◆ INSTRUCTIONS TO FOLLOW ◆
Repeat the listing below line for line, exactly as shown.

◆ SUPPLIED MATERIAL ◆

* * * *

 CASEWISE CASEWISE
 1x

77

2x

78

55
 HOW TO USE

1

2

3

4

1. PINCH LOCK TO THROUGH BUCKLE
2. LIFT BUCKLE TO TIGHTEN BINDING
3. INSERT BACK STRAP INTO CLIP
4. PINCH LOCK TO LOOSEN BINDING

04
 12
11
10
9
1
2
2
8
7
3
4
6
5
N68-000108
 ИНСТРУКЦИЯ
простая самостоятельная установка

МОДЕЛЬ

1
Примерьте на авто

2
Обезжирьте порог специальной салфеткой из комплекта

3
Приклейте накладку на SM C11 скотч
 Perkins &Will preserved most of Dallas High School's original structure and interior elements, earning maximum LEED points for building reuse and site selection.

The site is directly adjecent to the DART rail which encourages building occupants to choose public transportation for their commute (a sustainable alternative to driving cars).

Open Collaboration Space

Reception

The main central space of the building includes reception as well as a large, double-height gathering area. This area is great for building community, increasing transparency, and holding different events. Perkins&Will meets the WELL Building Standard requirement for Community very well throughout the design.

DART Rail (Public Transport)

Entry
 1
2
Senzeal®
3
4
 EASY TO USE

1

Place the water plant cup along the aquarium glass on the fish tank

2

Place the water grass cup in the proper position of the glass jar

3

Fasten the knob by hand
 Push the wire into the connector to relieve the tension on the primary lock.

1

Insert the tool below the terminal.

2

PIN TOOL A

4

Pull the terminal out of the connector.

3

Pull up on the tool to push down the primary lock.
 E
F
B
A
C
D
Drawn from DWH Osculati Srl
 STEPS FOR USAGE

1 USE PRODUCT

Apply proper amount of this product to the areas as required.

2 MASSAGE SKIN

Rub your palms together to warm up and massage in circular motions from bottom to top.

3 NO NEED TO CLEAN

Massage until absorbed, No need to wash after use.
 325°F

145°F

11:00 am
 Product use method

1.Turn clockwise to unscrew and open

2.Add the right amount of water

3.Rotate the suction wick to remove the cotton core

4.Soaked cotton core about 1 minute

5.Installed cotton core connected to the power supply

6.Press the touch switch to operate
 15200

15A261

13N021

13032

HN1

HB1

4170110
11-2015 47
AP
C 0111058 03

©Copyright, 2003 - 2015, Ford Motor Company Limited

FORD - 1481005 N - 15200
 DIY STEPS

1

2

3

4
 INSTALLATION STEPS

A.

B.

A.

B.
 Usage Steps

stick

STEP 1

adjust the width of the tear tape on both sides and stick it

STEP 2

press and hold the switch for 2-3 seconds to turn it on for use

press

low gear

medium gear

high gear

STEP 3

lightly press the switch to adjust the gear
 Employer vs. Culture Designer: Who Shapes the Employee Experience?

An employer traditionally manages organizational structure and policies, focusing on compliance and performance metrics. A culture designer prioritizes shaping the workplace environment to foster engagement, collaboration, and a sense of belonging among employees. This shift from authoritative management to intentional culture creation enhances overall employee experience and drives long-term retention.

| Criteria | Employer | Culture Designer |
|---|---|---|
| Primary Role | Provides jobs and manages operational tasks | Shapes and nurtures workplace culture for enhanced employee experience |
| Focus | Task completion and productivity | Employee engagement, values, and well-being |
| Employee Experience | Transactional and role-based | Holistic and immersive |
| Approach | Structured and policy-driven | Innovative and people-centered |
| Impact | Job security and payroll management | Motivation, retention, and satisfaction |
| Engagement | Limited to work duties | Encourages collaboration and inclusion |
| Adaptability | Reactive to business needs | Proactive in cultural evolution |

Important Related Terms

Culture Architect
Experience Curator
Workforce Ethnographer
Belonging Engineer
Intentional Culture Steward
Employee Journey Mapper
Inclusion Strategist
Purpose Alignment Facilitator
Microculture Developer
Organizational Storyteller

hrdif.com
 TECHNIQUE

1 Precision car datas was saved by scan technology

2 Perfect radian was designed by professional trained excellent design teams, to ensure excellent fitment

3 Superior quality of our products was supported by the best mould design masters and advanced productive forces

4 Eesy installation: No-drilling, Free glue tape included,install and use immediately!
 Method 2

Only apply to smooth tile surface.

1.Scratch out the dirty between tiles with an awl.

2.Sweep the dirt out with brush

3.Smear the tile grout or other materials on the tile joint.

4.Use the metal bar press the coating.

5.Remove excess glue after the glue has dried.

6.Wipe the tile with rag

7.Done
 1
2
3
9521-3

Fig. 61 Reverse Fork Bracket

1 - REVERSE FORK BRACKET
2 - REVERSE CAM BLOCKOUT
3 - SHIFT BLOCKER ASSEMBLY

* * * *

◆ SOLUTION ◆
 CASEWISE CASEWISE
 1x

77

2x

78

55
 HOW TO USE

1

2

3

4

1. PINCH LOCK TO THROUGH BUCKLE
2. LIFT BUCKLE TO TIGHTEN BINDING
3. INSERT BACK STRAP INTO CLIP
4. PINCH LOCK TO LOOSEN BINDING

04
 12
11
10
9
1
2
2
8
7
3
4
6
5
N68-000108
 ИНСТРУКЦИЯ
простая самостоятельная установка

МОДЕЛЬ

1
Примерьте на авто

2
Обезжирьте порог специальной салфеткой из комплекта

3
Приклейте накладку на SM C11 скотч
 Perkins &Will preserved most of Dallas High School's original structure and interior elements, earning maximum LEED points for building reuse and site selection.

The site is directly adjecent to the DART rail which encourages building occupants to choose public transportation for their commute (a sustainable alternative to driving cars).

Open Collaboration Space

Reception

The main central space of the building includes reception as well as a large, double-height gathering area. This area is great for building community, increasing transparency, and holding different events. Perkins&Will meets the WELL Building Standard requirement for Community very well throughout the design.

DART Rail (Public Transport)

Entry
 1
2
Senzeal®
3
4
 EASY TO USE

1

Place the water plant cup along the aquarium glass on the fish tank

2

Place the water grass cup in the proper position of the glass jar

3

Fasten the knob by hand
 Push the wire into the connector to relieve the tension on the primary lock.

1

Insert the tool below the terminal.

2

PIN TOOL A

4

Pull the terminal out of the connector.

3

Pull up on the tool to push down the primary lock.
 E
F
B
A
C
D
Drawn from DWH Osculati Srl
 STEPS FOR USAGE

1 USE PRODUCT

Apply proper amount of this product to the areas as required.

2 MASSAGE SKIN

Rub your palms together to warm up and massage in circular motions from bottom to top.

3 NO NEED TO CLEAN

Massage until absorbed, No need to wash after use.
 325°F

145°F

11:00 am
 Product use method

1.Turn clockwise to unscrew and open

2.Add the right amount of water

3.Rotate the suction wick to remove the cotton core

4.Soaked cotton core about 1 minute

5.Installed cotton core connected to the power supply

6.Press the touch switch to operate
 15200

15A261

13N021

13032

HN1

HB1

4170110
11-2015 47
AP
C 0111058 03

©Copyright, 2003 - 2015, Ford Motor Company Limited

FORD - 1481005 N - 15200
 DIY STEPS

1

2

3

4
 INSTALLATION STEPS

A.

B.

A.

B.
 Usage Steps

stick

STEP 1

adjust the width of the tear tape on both sides and stick it

STEP 2

press and hold the switch for 2-3 seconds to turn it on for use

press

low gear

medium gear

high gear

STEP 3

lightly press the switch to adjust the gear
 Employer vs. Culture Designer: Who Shapes the Employee Experience?

An employer traditionally manages organizational structure and policies, focusing on compliance and performance metrics. A culture designer prioritizes shaping the workplace environment to foster engagement, collaboration, and a sense of belonging among employees. This shift from authoritative management to intentional culture creation enhances overall employee experience and drives long-term retention.

| Criteria | Employer | Culture Designer |
|---|---|---|
| Primary Role | Provides jobs and manages operational tasks | Shapes and nurtures workplace culture for enhanced employee experience |
| Focus | Task completion and productivity | Employee engagement, values, and well-being |
| Employee Experience | Transactional and role-based | Holistic and immersive |
| Approach | Structured and policy-driven | Innovative and people-centered |
| Impact | Job security and payroll management | Motivation, retention, and satisfaction |
| Engagement | Limited to work duties | Encourages collaboration and inclusion |
| Adaptability | Reactive to business needs | Proactive in cultural evolution |

Important Related Terms

Culture Architect
Experience Curator
Workforce Ethnographer
Belonging Engineer
Intentional Culture Steward
Employee Journey Mapper
Inclusion Strategist
Purpose Alignment Facilitator
Microculture Developer
Organizational Storyteller

hrdif.com
 TECHNIQUE

1 Precision car datas was saved by scan technology

2 Perfect radian was designed by professional trained excellent design teams, to ensure excellent fitment

3 Superior quality of our products was supported by the best mould design masters and advanced productive forces

4 Eesy installation: No-drilling, Free glue tape included,install and use immediately!
 Method 2

Only apply to smooth tile surface.

1.Scratch out the dirty between tiles with an awl.

2.Sweep the dirt out with brush

3.Smear the tile grout or other materials on the tile joint.

4.Use the metal bar press the coating.

5.Remove excess glue after the glue has dried.

6.Wipe the tile with rag

7.Done
 1
2
3
9521-3

Fig. 61 Reverse Fork Bracket

1 - REVERSE FORK BRACKET
2 - REVERSE CAM BLOCKOUT
3 - SHIFT BLOCKER ASSEMBLY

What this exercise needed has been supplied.